> Record set:
Start of Block

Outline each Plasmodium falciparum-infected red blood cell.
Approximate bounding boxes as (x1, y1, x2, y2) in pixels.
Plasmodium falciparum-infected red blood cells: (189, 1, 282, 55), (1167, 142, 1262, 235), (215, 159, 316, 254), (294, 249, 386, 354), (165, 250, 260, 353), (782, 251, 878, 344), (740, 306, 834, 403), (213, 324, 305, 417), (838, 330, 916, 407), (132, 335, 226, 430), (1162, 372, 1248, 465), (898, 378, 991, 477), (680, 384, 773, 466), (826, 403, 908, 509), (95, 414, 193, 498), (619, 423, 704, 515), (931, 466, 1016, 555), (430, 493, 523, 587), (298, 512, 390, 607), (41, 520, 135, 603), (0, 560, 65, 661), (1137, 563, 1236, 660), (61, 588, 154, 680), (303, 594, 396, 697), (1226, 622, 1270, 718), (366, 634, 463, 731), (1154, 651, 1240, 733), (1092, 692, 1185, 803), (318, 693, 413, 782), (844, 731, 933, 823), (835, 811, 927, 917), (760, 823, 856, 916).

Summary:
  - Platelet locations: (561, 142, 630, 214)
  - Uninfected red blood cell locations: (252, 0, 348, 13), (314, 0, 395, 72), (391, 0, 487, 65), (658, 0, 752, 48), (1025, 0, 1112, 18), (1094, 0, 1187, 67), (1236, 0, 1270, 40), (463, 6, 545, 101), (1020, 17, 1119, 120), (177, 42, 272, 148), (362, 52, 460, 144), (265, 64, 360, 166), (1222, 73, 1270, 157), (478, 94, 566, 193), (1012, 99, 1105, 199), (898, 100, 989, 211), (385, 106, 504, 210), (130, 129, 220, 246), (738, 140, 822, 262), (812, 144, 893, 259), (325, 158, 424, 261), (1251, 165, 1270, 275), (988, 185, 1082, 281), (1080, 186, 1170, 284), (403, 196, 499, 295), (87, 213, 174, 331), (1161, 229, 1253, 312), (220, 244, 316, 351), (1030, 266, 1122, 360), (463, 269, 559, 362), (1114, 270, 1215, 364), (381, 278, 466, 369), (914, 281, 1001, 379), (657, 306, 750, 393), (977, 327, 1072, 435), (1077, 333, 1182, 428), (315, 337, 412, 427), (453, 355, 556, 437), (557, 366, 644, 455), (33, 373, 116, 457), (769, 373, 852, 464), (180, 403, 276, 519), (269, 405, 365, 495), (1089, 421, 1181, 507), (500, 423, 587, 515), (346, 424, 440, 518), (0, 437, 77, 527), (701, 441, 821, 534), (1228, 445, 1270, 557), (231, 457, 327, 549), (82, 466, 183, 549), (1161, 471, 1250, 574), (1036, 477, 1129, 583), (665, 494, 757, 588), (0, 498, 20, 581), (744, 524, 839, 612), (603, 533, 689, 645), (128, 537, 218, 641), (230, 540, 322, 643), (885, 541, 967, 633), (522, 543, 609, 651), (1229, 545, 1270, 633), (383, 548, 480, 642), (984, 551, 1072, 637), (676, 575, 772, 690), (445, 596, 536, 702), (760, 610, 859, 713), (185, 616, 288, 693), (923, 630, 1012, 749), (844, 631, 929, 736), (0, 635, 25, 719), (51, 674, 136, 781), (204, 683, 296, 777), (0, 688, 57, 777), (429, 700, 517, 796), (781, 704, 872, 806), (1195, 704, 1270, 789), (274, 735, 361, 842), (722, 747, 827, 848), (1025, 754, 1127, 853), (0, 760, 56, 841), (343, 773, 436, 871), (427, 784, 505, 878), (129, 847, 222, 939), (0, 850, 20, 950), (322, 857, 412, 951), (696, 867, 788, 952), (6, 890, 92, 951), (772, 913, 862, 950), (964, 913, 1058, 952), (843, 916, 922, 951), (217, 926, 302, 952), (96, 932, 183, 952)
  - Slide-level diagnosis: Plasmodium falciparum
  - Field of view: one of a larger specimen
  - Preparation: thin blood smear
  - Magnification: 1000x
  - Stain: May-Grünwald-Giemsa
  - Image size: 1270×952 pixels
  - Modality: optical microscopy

End of Block

When you reach the line in the material above that holds "- Platelet locations: (561, 142, 630, 214)", begin reproducing lines exactly, and stop after the line that holds "- Uninfected red".

  - Platelet locations: (561, 142, 630, 214)
  - Uninfected red blood cell locations: (252, 0, 348, 13), (314, 0, 395, 72), (391, 0, 487, 65), (658, 0, 752, 48), (1025, 0, 1112, 18), (1094, 0, 1187, 67), (1236, 0, 1270, 40), (463, 6, 545, 101), (1020, 17, 1119, 120), (177, 42, 272, 148), (362, 52, 460, 144), (265, 64, 360, 166), (1222, 73, 1270, 157), (478, 94, 566, 193), (1012, 99, 1105, 199), (898, 100, 989, 211), (385, 106, 504, 210), (130, 129, 220, 246), (738, 140, 822, 262), (812, 144, 893, 259), (325, 158, 424, 261), (1251, 165, 1270, 275), (988, 185, 1082, 281), (1080, 186, 1170, 284), (403, 196, 499, 295), (87, 213, 174, 331), (1161, 229, 1253, 312), (220, 244, 316, 351), (1030, 266, 1122, 360), (463, 269, 559, 362), (1114, 270, 1215, 364), (381, 278, 466, 369), (914, 281, 1001, 379), (657, 306, 750, 393), (977, 327, 1072, 435), (1077, 333, 1182, 428), (315, 337, 412, 427), (453, 355, 556, 437), (557, 366, 644, 455), (33, 373, 116, 457), (769, 373, 852, 464), (180, 403, 276, 519), (269, 405, 365, 495), (1089, 421, 1181, 507), (500, 423, 587, 515), (346, 424, 440, 518), (0, 437, 77, 527), (701, 441, 821, 534), (1228, 445, 1270, 557), (231, 457, 327, 549), (82, 466, 183, 549), (1161, 471, 1250, 574), (1036, 477, 1129, 583), (665, 494, 757, 588), (0, 498, 20, 581), (744, 524, 839, 612), (603, 533, 689, 645), (128, 537, 218, 641), (230, 540, 322, 643), (885, 541, 967, 633), (522, 543, 609, 651), (1229, 545, 1270, 633), (383, 548, 480, 642), (984, 551, 1072, 637), (676, 575, 772, 690), (445, 596, 536, 702), (760, 610, 859, 713), (185, 616, 288, 693), (923, 630, 1012, 749), (844, 631, 929, 736), (0, 635, 25, 719), (51, 674, 136, 781), (204, 683, 296, 777), (0, 688, 57, 777), (429, 700, 517, 796), (781, 704, 872, 806), (1195, 704, 1270, 789), (274, 735, 361, 842), (722, 747, 827, 848), (1025, 754, 1127, 853), (0, 760, 56, 841), (343, 773, 436, 871), (427, 784, 505, 878), (129, 847, 222, 939), (0, 850, 20, 950), (322, 857, 412, 951), (696, 867, 788, 952), (6, 890, 92, 951), (772, 913, 862, 950), (964, 913, 1058, 952), (843, 916, 922, 951), (217, 926, 302, 952), (96, 932, 183, 952)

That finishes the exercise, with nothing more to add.